Learning Modality-Specific Representations with Self-Supervised Multi-Task Learning for Multimodal Sentiment Analysis

Conference Paper AAAI Technical Track on Machine Learning V Artificial Intelligence

Abstract

Representation Learning is a significant and challenging task in multimodal learning. Effective modality representations should contain two parts of characteristics: the consistency and the difference. Due to the unified multimodal annotation, existing methods are restricted in capturing differentiated information. However, additional unimodal annotations are high time- and labor-cost.
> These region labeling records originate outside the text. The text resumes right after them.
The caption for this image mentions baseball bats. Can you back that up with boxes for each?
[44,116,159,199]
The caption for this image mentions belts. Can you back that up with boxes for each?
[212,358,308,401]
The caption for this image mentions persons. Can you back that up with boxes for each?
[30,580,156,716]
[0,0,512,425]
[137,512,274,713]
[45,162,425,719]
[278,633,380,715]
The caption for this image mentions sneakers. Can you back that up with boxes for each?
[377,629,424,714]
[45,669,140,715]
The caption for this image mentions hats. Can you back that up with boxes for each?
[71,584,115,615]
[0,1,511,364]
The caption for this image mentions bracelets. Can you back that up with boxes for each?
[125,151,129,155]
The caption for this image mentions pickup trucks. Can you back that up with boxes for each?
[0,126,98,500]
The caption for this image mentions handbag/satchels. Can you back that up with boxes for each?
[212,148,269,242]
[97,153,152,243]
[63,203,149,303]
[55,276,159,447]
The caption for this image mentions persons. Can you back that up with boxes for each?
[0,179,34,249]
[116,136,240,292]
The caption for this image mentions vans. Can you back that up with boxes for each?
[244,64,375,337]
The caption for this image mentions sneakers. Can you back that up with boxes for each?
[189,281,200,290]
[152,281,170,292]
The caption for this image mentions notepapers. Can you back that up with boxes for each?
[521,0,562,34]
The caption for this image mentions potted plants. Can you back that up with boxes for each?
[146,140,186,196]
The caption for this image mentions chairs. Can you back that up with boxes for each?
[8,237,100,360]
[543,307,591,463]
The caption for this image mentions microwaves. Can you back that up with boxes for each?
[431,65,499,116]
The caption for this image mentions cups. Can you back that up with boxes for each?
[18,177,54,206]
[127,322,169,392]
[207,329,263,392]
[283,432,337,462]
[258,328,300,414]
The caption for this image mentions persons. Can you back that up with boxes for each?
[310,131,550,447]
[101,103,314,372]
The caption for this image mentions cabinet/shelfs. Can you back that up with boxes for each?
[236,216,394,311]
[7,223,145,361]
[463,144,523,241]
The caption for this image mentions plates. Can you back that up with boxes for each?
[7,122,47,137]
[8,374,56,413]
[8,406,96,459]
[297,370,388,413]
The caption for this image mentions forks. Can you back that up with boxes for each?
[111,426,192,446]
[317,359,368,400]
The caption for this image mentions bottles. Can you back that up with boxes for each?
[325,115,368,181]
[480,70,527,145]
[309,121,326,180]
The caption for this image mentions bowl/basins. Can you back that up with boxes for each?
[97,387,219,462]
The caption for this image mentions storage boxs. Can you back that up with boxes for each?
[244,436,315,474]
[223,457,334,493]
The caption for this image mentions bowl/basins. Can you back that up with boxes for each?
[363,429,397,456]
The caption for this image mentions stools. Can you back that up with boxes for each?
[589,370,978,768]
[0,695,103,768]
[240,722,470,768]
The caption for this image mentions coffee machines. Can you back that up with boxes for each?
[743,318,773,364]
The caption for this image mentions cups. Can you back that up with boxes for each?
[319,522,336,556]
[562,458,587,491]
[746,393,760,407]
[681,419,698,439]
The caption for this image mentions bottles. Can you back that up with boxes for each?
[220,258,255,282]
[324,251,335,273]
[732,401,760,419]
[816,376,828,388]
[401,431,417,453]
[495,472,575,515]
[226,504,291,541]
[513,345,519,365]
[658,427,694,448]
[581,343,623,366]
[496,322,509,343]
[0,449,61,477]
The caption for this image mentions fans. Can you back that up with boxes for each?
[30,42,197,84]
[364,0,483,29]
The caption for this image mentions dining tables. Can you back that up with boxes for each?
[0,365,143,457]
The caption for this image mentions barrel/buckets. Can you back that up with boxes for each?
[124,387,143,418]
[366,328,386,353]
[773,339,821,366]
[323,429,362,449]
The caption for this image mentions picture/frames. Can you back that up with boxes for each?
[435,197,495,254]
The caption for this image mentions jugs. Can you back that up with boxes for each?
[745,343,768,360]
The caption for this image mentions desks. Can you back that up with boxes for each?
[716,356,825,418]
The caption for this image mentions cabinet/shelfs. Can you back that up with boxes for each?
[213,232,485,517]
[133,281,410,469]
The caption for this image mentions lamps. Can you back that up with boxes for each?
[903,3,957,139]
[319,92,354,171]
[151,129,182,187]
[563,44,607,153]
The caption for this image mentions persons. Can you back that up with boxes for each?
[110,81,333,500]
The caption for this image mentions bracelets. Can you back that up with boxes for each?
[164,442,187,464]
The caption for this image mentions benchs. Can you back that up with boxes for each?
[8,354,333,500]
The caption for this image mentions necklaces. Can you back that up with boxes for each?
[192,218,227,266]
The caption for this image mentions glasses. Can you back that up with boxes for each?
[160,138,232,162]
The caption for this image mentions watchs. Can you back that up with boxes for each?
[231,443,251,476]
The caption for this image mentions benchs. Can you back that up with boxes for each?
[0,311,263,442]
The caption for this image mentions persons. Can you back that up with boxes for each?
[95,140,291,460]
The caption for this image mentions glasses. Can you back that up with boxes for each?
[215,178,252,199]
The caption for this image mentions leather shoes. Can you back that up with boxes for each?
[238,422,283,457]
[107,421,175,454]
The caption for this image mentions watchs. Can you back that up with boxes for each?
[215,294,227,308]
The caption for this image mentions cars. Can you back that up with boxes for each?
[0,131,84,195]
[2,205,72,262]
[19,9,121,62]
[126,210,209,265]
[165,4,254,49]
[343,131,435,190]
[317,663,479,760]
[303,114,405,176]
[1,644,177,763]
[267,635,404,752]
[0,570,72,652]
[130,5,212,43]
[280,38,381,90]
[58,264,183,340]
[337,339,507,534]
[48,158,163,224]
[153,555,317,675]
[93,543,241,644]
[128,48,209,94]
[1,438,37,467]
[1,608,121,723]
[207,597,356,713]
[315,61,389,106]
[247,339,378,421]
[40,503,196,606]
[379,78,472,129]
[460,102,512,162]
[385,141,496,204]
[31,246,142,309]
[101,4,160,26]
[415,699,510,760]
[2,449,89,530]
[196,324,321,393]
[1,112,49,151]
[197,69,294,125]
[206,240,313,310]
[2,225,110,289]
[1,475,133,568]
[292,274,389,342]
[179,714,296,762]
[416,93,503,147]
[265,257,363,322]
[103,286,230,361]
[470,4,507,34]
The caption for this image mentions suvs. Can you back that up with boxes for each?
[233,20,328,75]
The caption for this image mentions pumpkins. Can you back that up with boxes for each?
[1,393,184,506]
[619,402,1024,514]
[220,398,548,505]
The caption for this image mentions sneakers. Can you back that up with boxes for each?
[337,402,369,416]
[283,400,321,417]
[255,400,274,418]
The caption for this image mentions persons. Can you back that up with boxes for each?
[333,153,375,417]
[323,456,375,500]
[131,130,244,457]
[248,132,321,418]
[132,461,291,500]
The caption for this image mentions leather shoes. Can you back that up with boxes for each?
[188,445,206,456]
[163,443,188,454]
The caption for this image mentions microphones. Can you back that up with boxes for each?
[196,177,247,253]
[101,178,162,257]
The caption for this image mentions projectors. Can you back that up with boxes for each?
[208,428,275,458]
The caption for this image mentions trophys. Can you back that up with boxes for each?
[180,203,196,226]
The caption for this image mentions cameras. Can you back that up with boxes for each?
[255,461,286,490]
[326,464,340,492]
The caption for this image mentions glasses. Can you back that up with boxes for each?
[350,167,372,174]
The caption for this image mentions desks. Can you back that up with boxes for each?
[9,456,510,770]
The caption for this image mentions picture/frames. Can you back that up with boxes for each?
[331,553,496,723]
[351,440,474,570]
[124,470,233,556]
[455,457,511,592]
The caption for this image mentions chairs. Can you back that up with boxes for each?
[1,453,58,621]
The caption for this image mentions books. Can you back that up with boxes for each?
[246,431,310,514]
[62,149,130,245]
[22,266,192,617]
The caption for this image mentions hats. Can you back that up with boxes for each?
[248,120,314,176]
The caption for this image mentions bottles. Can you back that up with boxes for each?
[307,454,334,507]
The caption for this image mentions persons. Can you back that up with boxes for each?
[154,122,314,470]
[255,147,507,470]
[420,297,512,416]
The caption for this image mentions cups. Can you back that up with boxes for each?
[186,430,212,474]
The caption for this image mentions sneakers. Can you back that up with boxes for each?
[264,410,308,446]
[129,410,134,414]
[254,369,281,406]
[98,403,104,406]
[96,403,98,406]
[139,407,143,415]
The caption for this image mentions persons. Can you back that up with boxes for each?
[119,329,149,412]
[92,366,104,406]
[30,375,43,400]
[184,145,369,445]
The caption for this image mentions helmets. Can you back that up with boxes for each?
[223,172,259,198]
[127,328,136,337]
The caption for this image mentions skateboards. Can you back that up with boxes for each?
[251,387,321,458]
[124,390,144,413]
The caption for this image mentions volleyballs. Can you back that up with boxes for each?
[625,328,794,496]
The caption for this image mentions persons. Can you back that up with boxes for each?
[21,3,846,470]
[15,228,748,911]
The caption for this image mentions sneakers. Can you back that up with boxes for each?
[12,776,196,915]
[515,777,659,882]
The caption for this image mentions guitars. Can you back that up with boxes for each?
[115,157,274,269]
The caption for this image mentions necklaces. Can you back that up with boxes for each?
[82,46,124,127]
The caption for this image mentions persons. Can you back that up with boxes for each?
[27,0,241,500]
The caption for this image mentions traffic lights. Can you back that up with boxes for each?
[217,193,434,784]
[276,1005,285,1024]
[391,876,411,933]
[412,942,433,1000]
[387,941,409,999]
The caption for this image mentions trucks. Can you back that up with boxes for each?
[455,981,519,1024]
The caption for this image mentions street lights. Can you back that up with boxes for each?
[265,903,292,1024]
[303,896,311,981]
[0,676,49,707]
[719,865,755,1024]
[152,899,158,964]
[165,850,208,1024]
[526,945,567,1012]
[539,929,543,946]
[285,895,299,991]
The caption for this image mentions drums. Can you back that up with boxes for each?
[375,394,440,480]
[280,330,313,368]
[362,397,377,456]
In this paper, we design a label generation module based on the self-supervised learning strategy to acquire independent unimodal supervisions. Then, joint training the multimodal and uni-modal tasks to learn the consistency and difference, respectively. Moreover, during the training stage, we design a weight-adjustment strategy to balance the learning progress among different subtasks. That is to guide the subtasks to focus on samples with the larger difference between modality supervisions. Last, we conduct extensive experiments on three public multimodal baseline datasets. The experimental results validate the reliability and stability of auto-generated unimodal supervisions. On MOSI and MOSEI datasets, our method surpasses the current state-of-the-art methods. On the SIMS dataset, our method achieves comparable performance than humanannotated unimodal labels. The full codes are available at https: //github. com/thuiar/Self-MM.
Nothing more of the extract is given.